Key Market Insights — 2026
Gateway Premium Narrows
The cap rate gap between gateway cities (NYC, LA, SF) and Sun Belt markets (Austin, Phoenix, Nashville) has compressed from 150+ bps in 2020 to just 50–80 bps in 2026, driven by migration patterns and remote work adoption.
Office Divergence
Office cap rates show the widest range across cities (6.0%–8.5%), reflecting the uneven impact of hybrid work. Markets with strong tech/biotech employment (Austin, Seattle) are recovering faster than traditional business districts.
Industrial Strength
Industrial cap rates remain the tightest across all metros, reflecting sustained demand from e-commerce logistics and nearshoring. Last-mile facilities in port cities command the lowest rates.

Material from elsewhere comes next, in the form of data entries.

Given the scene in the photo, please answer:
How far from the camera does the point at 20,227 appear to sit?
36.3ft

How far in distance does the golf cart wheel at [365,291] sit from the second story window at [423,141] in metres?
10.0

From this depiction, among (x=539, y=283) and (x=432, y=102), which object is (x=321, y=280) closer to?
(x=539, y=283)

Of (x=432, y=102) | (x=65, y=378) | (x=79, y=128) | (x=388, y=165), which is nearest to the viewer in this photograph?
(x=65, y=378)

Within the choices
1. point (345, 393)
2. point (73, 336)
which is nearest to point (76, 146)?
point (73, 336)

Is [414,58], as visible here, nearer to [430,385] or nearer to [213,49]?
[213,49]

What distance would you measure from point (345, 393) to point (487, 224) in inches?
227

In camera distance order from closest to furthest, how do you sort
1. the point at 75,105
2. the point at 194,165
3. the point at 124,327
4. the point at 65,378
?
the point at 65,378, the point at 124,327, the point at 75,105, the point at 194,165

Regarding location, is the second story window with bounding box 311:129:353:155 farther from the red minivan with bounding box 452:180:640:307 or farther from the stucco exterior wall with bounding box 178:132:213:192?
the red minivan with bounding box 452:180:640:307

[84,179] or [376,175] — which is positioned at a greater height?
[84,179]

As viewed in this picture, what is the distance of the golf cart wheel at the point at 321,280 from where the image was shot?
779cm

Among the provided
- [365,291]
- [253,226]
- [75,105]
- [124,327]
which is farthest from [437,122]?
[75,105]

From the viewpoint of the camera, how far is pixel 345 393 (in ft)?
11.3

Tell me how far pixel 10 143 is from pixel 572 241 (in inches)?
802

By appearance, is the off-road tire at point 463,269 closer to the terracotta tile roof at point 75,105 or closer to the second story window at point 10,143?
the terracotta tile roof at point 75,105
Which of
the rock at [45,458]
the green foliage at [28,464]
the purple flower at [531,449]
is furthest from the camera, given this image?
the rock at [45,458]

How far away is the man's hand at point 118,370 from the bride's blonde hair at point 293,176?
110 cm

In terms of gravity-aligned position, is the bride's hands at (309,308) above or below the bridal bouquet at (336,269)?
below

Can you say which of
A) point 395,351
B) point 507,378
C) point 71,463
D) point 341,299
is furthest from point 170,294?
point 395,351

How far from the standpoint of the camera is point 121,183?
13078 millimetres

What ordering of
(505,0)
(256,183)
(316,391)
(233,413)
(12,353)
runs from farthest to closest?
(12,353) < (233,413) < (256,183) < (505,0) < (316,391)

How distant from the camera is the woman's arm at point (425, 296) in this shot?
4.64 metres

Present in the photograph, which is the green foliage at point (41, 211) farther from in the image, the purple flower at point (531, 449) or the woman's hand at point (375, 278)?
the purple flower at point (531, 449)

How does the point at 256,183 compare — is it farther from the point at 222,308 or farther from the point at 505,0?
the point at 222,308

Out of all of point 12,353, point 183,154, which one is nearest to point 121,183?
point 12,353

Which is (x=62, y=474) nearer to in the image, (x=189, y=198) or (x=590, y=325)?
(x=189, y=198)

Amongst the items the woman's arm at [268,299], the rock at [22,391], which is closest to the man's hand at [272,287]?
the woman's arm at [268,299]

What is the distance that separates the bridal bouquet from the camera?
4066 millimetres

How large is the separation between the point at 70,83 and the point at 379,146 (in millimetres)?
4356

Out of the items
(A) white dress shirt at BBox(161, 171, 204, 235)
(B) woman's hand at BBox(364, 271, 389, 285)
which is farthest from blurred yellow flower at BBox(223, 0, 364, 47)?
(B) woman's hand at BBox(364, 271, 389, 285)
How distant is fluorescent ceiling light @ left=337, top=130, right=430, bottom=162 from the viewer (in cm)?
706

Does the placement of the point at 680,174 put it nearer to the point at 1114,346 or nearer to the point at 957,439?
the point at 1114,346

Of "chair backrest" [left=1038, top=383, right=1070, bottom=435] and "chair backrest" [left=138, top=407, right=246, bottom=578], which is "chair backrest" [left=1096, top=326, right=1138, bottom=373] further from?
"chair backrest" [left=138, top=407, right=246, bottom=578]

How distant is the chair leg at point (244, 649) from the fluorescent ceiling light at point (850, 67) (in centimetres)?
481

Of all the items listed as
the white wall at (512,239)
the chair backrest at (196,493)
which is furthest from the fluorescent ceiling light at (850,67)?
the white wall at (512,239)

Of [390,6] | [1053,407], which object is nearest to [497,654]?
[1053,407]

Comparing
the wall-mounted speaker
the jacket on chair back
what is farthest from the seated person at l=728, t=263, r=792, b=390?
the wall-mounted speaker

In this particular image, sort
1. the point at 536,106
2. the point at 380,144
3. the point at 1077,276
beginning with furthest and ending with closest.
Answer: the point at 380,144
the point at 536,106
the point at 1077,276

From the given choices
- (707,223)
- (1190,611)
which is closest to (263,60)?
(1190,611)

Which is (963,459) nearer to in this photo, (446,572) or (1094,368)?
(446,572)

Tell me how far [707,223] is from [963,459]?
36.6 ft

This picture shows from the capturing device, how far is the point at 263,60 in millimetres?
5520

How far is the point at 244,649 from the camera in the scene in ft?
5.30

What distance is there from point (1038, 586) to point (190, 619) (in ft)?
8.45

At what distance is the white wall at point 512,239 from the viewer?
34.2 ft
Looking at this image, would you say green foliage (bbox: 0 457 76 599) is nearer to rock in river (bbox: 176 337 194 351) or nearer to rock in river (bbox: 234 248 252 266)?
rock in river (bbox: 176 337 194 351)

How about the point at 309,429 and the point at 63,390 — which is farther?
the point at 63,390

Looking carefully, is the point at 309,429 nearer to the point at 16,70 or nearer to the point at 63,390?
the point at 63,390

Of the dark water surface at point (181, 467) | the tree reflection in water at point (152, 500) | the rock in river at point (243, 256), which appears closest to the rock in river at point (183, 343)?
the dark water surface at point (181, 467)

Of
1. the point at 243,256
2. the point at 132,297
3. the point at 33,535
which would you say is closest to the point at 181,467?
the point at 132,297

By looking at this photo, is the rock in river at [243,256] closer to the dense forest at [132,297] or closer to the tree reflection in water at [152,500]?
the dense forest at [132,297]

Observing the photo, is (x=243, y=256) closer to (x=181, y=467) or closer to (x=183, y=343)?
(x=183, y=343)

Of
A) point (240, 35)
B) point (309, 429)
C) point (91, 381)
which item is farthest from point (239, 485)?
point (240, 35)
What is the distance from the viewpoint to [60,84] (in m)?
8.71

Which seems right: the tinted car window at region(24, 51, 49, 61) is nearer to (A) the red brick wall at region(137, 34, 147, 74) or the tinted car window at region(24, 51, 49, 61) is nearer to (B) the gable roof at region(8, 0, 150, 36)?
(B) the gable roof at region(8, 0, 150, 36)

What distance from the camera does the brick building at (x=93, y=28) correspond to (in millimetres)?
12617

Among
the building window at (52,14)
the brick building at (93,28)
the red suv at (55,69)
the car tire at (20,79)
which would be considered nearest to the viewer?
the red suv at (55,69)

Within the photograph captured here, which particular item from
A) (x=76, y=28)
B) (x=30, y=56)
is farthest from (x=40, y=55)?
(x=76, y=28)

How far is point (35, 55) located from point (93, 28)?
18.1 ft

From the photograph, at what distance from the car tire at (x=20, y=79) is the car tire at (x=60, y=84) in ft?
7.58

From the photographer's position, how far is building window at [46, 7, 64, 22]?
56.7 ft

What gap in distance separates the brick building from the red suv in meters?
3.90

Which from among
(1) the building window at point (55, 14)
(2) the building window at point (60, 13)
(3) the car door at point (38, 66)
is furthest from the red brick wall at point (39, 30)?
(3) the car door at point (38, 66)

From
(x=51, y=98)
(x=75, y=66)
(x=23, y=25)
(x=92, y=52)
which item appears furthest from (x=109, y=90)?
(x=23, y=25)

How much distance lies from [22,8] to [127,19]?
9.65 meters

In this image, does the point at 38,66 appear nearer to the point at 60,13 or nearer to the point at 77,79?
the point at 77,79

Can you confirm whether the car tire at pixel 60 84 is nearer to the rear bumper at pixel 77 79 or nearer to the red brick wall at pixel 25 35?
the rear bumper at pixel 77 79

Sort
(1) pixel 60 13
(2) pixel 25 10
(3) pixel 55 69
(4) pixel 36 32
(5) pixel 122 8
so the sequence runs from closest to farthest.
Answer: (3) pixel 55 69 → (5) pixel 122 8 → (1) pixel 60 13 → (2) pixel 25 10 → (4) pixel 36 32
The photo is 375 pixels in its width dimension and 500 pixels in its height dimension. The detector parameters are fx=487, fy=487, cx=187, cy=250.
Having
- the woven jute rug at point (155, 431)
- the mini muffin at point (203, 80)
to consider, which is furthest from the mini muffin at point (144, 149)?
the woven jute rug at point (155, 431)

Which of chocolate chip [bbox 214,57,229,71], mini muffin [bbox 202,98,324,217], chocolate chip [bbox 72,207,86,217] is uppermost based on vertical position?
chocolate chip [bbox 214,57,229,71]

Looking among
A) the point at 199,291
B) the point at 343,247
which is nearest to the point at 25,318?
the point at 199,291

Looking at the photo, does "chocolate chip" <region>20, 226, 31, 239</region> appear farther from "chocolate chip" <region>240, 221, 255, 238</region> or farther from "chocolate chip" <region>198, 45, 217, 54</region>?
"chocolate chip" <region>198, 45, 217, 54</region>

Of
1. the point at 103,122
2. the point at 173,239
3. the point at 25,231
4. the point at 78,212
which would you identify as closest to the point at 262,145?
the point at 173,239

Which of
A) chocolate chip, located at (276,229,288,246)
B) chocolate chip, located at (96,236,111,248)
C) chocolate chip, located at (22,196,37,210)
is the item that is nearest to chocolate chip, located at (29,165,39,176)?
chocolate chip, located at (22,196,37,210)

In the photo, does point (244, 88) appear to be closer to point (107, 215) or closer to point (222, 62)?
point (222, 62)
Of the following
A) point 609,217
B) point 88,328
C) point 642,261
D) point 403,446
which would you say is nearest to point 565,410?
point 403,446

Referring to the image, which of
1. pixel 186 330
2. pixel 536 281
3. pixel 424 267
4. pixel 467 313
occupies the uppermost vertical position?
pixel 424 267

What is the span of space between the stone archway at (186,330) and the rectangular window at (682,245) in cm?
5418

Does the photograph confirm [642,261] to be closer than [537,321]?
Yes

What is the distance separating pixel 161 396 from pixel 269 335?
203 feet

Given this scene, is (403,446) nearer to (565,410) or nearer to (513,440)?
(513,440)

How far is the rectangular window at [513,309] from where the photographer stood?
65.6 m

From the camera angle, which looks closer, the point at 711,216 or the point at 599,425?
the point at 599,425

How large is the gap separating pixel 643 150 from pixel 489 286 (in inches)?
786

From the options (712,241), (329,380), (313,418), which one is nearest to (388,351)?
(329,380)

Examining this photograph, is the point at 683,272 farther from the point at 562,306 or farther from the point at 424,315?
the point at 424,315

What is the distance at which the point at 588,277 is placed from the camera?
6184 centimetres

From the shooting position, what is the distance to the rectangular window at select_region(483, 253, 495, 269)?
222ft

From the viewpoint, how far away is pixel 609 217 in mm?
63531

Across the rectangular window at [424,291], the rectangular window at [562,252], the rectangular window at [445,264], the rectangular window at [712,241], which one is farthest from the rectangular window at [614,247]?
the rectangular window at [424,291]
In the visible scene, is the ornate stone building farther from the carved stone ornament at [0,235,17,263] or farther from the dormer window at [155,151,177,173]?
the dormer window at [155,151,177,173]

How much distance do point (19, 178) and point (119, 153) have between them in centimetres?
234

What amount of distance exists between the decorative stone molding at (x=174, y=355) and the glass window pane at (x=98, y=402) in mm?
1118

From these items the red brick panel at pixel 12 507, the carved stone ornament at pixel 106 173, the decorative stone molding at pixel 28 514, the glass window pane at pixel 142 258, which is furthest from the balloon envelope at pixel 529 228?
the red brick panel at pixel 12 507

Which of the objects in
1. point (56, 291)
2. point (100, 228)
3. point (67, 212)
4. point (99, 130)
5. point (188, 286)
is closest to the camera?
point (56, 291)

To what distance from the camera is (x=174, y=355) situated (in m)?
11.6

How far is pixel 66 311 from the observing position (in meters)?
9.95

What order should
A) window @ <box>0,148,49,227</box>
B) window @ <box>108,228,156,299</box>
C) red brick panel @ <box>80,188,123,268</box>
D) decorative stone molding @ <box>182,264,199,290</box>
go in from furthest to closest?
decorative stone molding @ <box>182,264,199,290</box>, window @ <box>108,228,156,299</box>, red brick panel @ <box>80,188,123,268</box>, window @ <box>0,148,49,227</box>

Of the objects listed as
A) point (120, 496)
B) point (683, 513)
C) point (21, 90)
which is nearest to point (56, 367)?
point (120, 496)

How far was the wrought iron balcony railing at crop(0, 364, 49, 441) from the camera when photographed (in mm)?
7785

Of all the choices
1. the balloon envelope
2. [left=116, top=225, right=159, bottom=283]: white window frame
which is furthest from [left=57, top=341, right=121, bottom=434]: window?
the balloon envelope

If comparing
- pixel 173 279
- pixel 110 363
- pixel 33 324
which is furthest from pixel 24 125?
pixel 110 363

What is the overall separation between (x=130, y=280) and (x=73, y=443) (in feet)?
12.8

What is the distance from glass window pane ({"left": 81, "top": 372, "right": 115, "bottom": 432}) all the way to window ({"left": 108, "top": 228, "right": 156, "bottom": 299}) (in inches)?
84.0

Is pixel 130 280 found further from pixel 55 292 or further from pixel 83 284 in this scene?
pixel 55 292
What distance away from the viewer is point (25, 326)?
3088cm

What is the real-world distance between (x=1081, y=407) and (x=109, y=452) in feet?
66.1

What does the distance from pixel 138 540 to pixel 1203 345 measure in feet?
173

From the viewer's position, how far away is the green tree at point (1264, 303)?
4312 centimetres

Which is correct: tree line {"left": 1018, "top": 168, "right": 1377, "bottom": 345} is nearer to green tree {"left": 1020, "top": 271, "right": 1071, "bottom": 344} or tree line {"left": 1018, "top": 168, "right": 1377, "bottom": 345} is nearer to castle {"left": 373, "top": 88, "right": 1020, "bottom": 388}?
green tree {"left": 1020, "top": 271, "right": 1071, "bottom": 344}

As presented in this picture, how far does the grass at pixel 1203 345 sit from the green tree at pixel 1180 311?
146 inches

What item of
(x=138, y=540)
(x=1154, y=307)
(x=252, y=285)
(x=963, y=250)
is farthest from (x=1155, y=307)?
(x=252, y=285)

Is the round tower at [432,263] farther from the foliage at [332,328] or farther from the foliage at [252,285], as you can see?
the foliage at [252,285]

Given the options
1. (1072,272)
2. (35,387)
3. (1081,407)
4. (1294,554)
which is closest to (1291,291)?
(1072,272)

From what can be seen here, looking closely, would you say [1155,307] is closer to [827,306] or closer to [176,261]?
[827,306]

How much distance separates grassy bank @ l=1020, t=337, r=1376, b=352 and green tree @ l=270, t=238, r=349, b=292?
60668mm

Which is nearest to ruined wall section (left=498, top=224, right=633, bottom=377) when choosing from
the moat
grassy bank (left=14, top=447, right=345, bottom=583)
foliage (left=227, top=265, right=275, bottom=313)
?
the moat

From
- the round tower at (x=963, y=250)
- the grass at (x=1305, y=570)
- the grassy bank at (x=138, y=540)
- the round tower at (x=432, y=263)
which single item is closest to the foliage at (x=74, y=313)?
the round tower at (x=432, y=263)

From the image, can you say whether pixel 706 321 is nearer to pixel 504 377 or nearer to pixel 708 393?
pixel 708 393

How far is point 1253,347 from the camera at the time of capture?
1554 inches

Frequently Asked Questions
We update the city-level cap rate data quarterly, typically within 30 days of the end of each quarter. The current dataset reflects transactions through Q1 2026.
Cap rates reflect local risk-reward dynamics: population growth, job creation, supply pipeline, and institutional capital demand. Cities with strong in-migration and limited new construction (like Austin and Miami) tend to have lower (more compressed) cap rates.
The data represents median cap rates for stabilized Class B assets. Class A trophy assets in the same markets will typically trade at 50–100 basis points lower, while Class C assets trade 100–200 bps higher.